TEXT>
A “slow” movie is one that invites introspection and has the patience to allow its audience to remember, in their own time, the truths they’re encouraged to forget. As Viet and Nam find doomed passage across the limitless sea in a storage container bound for a lie of civilization, they fantasize not about their forever together but about their next meal, or maybe a drink of water. Behind them, Hoa’s home floods as she tries to move her things above the water line for a while before collapsing into a corner. She calls out for her son, but her son is gone. She is freed from her husband’s ghost, and the price was only the world swallowing her former prison with her still inside. Drowning is a strange way to die. It’s the process of taking in what is in the process of taking you in until there is only a cruel, invasive insistence on equilibrium left in its wake. I have heard that after the initial convulsions, the drowner experiences a moment of peace before expiring. I have also heard that finding balance is the goal; perhaps this is proof, if that’s true. Viet and Nam have nowhere to go and nowhere to return to. And yet there remains the ambition, the labour, of love, when things are so dark you can’t see your lover’s face in front of you, when you can feel his breath mixing with yours, and the soft sandpaper of cat’s tongues on your body as you dance together in repudiation of disintegration into the calamitous night.

MATERIAL SUPPLIED>
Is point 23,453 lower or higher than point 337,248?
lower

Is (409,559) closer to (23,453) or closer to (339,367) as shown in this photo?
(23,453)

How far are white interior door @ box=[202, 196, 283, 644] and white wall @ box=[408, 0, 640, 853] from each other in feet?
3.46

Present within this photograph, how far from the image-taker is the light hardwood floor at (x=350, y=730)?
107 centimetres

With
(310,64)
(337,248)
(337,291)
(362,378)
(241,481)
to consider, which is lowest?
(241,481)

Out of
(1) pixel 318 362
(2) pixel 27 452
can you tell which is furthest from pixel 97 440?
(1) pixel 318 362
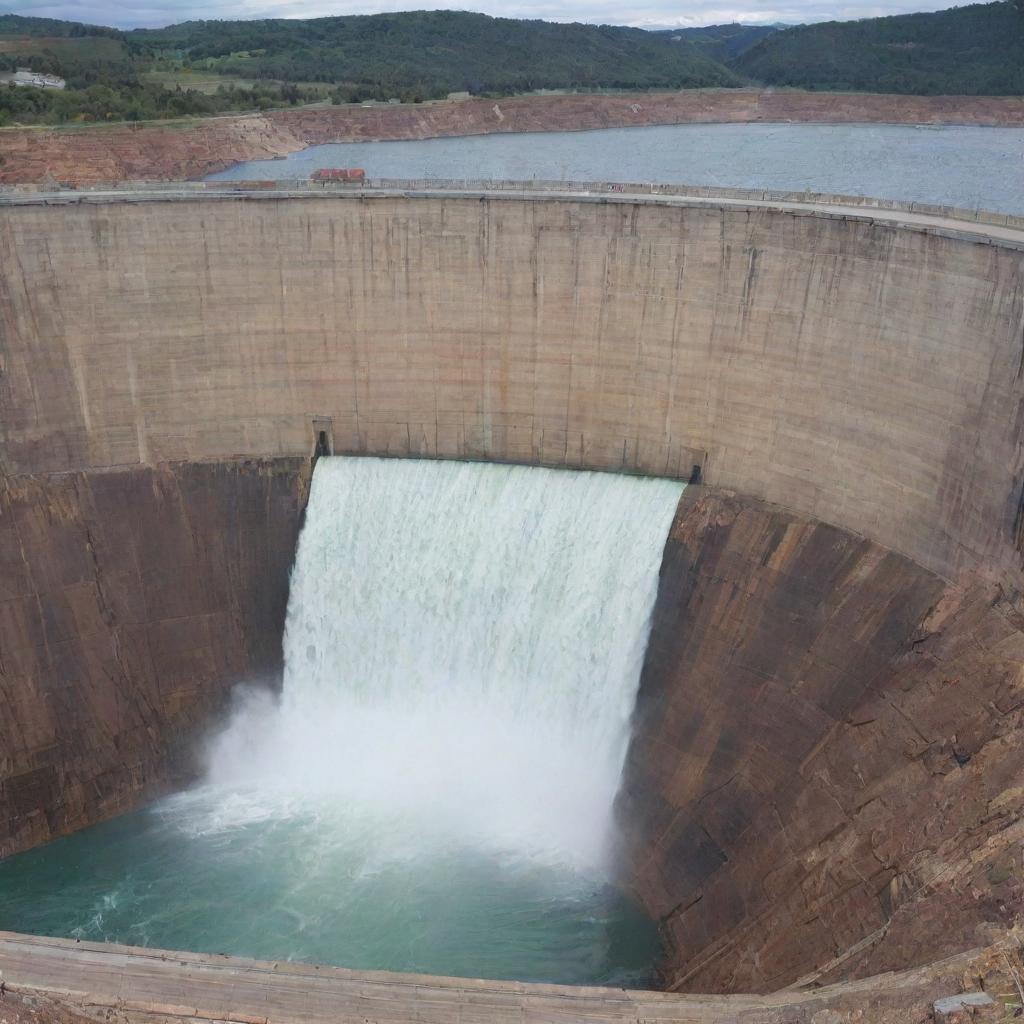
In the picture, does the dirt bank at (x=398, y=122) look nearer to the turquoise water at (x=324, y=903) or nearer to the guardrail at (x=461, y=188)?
the guardrail at (x=461, y=188)

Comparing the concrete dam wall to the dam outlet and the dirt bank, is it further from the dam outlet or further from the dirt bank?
the dirt bank

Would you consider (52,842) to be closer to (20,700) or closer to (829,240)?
(20,700)

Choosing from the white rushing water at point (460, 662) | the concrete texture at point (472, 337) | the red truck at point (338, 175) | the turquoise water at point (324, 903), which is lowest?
the turquoise water at point (324, 903)

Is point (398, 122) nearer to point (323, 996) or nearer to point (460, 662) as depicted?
point (460, 662)

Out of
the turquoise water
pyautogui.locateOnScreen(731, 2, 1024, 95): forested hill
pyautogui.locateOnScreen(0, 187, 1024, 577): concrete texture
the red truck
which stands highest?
pyautogui.locateOnScreen(731, 2, 1024, 95): forested hill

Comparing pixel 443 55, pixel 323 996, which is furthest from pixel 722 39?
pixel 323 996

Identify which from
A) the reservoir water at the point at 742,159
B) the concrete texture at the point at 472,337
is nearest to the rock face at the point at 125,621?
the concrete texture at the point at 472,337

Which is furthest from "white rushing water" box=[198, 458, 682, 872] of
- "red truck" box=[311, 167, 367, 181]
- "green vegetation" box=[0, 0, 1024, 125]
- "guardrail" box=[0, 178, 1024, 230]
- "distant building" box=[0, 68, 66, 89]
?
"distant building" box=[0, 68, 66, 89]
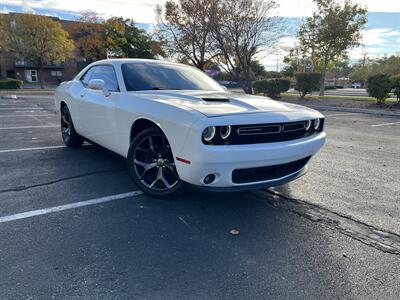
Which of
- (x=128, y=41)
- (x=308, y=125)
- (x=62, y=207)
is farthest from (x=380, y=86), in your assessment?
(x=128, y=41)

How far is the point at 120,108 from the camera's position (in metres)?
3.76

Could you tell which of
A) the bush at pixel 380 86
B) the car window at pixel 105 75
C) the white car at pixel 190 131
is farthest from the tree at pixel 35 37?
the white car at pixel 190 131

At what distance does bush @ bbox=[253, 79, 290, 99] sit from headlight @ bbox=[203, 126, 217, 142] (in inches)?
718

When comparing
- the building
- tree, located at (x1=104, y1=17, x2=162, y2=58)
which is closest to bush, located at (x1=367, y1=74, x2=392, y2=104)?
tree, located at (x1=104, y1=17, x2=162, y2=58)

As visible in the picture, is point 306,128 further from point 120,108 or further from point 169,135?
point 120,108

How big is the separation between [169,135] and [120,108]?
41.4 inches

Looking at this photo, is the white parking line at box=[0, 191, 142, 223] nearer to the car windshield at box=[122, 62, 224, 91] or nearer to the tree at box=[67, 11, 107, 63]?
the car windshield at box=[122, 62, 224, 91]

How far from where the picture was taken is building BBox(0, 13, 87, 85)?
4816 centimetres

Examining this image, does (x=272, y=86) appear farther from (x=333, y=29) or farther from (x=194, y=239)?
(x=194, y=239)

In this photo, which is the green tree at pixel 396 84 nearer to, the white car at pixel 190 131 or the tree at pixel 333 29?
the tree at pixel 333 29

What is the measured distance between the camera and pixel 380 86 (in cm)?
1520

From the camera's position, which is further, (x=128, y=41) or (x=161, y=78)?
(x=128, y=41)

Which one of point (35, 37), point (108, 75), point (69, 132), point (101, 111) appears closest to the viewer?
point (101, 111)

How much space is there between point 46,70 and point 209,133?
185 feet
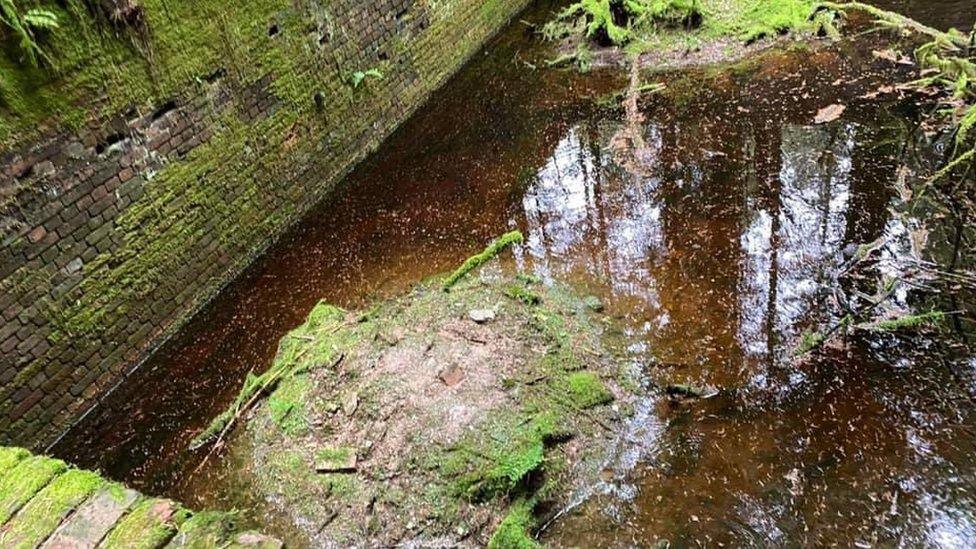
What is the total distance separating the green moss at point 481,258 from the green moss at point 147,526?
108 inches

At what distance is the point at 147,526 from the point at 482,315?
2.52 metres

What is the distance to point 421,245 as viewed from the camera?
6.11m

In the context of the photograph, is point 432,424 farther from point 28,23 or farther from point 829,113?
point 829,113

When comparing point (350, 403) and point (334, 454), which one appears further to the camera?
point (350, 403)

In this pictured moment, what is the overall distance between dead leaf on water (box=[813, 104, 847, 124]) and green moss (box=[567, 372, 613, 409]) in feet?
14.5

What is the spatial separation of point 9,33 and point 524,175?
14.7ft

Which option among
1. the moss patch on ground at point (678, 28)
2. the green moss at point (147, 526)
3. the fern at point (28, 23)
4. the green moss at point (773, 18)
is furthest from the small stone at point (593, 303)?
the green moss at point (773, 18)

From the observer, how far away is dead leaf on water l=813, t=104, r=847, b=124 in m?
6.81

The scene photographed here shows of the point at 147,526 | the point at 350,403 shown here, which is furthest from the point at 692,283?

CHECK YOUR UNDERSTANDING>
A - Which characters are named in the passage on Viet and Nam? List every one.
B - Answer these from the passage on Viet and Nam:
(i) What are Viet and Nam crossing the sea in?
(ii) What does Hoa try to do as her home floods?
(iii) According to what the writer has heard, what does the drowner experience after the initial convulsions?

TASK-BY-TASK OUTPUTS>
A - Viet, Nam, Hoa

B -
(i) A storage container.
(ii) She tries to move her things above the water line.
(iii) A moment of peace before expiring.